After several minutes he still hadn’t shown, so I ran to the front window to see where he was. He was across the street wrestling with the street sign. WONG WONG WONG WONG WONG WONG. The sign bounced loudly against the pole as he strangled it and jerked it back and forth. He was shaking the sign with such violence it looked as if he was trying to get coconuts from it.
“Fuck this shit!” he yelled, and a couple of neighbors turned their outside lights on. I saw his side mirror lying on the ground next to the sign. WONG WONG WONG WONG WONG WONG. Finally he jerked the pole from the ground, stuck it under his arm and marched across the street with it. He disappeared around the corner of the house, and I heard a crash as he tossed the sign over the fence into his stockyard. Then he came in the side door and sat on the corner of the fireplace to take his boots off – his nightly ritual. I ran to him.
“Daddy! You’re home!”
“Hey there, kiddo,” he said, giving me a brief one-armed hug, still breathing heavily from his exertions with town property.

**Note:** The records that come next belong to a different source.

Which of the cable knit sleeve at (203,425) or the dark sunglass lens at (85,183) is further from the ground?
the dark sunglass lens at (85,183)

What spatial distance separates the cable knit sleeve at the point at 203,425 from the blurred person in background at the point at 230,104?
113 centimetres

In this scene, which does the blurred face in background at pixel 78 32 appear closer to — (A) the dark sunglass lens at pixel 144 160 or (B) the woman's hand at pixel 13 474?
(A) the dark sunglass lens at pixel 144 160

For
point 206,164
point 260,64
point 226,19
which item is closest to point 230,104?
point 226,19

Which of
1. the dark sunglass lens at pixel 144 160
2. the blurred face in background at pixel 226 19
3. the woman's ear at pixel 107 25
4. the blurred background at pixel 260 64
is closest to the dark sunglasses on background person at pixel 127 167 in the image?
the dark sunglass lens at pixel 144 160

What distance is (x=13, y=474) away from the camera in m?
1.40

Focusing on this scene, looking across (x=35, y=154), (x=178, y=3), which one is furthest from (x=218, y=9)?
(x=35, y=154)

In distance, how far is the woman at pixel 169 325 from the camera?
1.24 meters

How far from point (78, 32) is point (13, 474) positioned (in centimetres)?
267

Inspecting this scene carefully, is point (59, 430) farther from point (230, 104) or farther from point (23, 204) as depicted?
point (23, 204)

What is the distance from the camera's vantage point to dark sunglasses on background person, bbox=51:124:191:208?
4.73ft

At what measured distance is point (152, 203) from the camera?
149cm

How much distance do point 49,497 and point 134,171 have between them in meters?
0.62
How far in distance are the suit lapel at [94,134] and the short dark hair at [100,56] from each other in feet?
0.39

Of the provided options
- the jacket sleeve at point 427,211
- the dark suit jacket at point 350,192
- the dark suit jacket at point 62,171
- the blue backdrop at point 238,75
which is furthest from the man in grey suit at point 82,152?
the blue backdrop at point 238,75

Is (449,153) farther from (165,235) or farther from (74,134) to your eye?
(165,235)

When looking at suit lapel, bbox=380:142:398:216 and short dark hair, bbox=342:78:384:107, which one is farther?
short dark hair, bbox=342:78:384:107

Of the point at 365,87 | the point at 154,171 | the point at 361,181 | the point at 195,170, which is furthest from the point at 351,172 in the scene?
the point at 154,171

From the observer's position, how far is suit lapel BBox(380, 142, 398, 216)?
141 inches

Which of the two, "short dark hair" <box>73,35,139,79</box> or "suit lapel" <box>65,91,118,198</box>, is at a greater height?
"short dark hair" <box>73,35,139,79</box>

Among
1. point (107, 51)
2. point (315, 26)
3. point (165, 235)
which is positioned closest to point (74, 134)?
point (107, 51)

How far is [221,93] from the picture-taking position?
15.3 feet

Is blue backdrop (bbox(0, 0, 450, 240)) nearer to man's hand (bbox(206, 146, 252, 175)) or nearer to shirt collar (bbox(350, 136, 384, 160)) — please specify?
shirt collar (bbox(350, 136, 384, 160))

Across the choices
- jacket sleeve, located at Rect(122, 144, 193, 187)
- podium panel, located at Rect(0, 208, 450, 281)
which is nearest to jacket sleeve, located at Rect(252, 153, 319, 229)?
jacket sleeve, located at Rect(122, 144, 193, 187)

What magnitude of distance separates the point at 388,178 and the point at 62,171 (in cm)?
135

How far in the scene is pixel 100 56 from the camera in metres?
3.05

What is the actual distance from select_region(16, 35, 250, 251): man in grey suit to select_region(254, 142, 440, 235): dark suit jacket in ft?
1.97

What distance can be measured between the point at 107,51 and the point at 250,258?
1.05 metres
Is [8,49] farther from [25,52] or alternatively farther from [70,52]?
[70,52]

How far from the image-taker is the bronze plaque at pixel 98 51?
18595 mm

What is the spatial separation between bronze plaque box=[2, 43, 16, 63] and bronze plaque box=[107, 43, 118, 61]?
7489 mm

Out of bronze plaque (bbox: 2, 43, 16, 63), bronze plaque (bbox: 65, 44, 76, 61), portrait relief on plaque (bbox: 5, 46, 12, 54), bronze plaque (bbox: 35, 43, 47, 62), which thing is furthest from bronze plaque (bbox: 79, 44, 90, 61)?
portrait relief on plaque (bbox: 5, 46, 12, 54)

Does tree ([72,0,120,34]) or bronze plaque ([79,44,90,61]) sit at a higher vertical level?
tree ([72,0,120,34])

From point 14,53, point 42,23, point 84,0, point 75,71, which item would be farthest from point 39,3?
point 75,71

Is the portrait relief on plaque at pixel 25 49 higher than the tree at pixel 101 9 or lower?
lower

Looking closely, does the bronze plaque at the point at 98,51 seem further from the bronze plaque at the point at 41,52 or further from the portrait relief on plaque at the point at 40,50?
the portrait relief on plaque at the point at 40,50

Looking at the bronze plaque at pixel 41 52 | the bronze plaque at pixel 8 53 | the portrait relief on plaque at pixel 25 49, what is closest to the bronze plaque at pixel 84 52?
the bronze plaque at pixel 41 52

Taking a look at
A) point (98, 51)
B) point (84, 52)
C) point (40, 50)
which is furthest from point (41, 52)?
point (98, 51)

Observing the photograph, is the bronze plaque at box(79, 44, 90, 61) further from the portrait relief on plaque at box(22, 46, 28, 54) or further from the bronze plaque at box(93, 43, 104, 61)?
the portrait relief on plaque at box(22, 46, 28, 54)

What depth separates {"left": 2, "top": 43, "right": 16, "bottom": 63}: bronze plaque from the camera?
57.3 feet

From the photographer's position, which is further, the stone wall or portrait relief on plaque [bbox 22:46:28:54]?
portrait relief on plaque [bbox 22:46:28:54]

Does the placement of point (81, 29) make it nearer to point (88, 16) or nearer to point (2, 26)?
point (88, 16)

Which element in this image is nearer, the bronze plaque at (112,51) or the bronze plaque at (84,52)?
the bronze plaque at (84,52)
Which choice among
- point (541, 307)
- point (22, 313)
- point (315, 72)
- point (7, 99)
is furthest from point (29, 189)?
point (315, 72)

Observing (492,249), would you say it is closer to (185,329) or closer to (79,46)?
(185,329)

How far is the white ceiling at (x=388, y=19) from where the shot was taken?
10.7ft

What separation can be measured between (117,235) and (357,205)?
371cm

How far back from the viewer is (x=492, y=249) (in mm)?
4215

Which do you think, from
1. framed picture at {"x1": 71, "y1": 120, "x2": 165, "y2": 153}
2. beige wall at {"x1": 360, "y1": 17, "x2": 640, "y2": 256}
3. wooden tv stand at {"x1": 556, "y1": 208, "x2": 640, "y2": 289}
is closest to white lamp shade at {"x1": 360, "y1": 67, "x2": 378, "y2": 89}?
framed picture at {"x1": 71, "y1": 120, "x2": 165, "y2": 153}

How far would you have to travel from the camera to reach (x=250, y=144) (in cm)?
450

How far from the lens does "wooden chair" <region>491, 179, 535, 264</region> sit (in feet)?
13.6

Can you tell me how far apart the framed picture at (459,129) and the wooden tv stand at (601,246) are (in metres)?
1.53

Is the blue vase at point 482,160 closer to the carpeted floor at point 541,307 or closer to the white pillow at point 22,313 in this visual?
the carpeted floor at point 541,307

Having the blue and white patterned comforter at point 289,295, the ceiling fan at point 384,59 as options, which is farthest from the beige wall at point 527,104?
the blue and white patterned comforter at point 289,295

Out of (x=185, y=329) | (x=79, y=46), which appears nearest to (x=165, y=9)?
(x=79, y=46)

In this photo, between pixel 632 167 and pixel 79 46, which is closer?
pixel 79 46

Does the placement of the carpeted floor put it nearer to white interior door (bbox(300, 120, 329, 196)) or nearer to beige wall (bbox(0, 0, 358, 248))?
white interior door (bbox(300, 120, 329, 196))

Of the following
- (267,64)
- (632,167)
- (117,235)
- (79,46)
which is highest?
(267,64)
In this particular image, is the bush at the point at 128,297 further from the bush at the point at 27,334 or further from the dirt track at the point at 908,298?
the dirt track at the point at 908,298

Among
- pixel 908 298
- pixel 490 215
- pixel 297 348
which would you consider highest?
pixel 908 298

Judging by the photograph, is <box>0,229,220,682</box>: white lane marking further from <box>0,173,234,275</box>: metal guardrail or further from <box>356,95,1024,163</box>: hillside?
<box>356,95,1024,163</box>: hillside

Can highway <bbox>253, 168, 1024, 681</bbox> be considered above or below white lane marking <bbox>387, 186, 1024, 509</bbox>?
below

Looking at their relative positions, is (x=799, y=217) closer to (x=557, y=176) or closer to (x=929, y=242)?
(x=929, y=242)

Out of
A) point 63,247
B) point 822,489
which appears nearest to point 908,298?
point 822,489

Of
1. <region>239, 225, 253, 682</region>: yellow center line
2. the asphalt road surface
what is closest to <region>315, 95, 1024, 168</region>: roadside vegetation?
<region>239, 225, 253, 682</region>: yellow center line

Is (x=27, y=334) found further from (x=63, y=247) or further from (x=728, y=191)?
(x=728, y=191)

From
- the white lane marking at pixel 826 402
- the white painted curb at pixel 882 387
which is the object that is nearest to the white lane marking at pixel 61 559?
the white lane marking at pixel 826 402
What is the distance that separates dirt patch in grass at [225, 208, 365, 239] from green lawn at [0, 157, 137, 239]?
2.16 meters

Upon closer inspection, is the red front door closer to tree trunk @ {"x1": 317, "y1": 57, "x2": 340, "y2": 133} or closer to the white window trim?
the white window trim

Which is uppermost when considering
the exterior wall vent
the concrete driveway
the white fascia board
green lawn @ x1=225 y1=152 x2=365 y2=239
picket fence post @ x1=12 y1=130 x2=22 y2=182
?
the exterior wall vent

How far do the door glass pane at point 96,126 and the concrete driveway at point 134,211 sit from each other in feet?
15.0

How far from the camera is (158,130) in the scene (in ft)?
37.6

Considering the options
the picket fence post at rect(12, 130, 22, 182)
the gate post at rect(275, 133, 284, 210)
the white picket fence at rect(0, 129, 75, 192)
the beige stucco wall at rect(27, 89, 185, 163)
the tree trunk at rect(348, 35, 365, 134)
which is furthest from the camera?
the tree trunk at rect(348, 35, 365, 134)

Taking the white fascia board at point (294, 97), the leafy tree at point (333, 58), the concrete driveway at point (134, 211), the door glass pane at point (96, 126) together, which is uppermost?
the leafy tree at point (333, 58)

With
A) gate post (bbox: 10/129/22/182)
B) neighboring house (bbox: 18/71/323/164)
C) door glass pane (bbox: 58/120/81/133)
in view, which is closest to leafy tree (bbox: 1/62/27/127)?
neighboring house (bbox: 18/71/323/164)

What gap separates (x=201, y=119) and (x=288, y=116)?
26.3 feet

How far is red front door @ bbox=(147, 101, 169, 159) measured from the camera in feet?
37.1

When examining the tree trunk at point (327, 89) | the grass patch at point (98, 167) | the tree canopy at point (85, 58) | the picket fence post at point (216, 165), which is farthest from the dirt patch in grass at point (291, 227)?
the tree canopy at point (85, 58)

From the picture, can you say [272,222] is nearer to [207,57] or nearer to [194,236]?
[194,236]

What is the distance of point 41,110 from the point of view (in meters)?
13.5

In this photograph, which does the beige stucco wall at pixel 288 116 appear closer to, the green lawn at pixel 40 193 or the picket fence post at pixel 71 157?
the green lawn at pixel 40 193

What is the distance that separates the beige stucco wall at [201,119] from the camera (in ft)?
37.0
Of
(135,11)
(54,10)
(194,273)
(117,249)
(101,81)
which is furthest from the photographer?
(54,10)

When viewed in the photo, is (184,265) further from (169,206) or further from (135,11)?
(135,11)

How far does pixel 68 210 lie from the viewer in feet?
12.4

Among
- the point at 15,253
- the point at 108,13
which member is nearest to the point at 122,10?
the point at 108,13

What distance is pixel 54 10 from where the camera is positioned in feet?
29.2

“How was your day?” I asked as he unlaced his boots. He didn’t answer. His eyes were crawling over my shoulder onto the backs of everyone’s heads, and then onto the TV itself. He sat there like a statue, his hands frozen into position holding his laces up in the air.
“Dad?” I waved a hand in front of his face but he paid me no heed. Finally he snapped out of his reverie and dropped his boots on the floor. Then he stood up and walked past me until he was hovering directly behind the couch. As he resumed glaring at the TV, everybody got up one-by-one without a word and left the room until only my oldest brother Johnny remained defiantly on the couch.
“What are we watching?” Dad demanded.
“A show,” Johnny answered, not even bothering to turn around. Dad’s eyes practically burned a hole in the top of his head.
“NO SHIT. I CAN SEE IT’S A GODDAMN SHOW. Which one is it? Are we watching Seinfeld again?” he sneered. “Watching people sleeping around and talking about how wonderful it is and how it’s all just fine and dandy?” Dad said, making his voice light and mincey and waving his hands around. “I’m sure your mother thinks it’s okay for you all to watch this crap.”
Johnny said nothing. He let out a loud sigh, stood up and marched out of the room without once glancing behind him. Dad stood in the middle of the room for a few moments, and then stomped over to the doorway and began shouting to the rest of the house.
“THAT’S RIGHT, EVERYBODY HAS TO LEAVE THE ROOM WHEN DAD COMES HOME BECAUSE I’M SUCH A HORRIBLE PERSON. I’M ONLY OUT THERE BREAKING MY ASS TWELVE HOURS A DAY TO PUT A ROOF OVER YOUR GODDAMN HEADS…” I bolted from the room as he continued shouting for a couple more minutes. I heard my brothers and sisters closing their doors upstairs. Finally the house was plunged into silence as Dad stopped yelling and he switched the TV off. I heard him banging around and then the basement door slammed shut.
Pop. Pop. Pop.
More holes were going in the walls downstairs.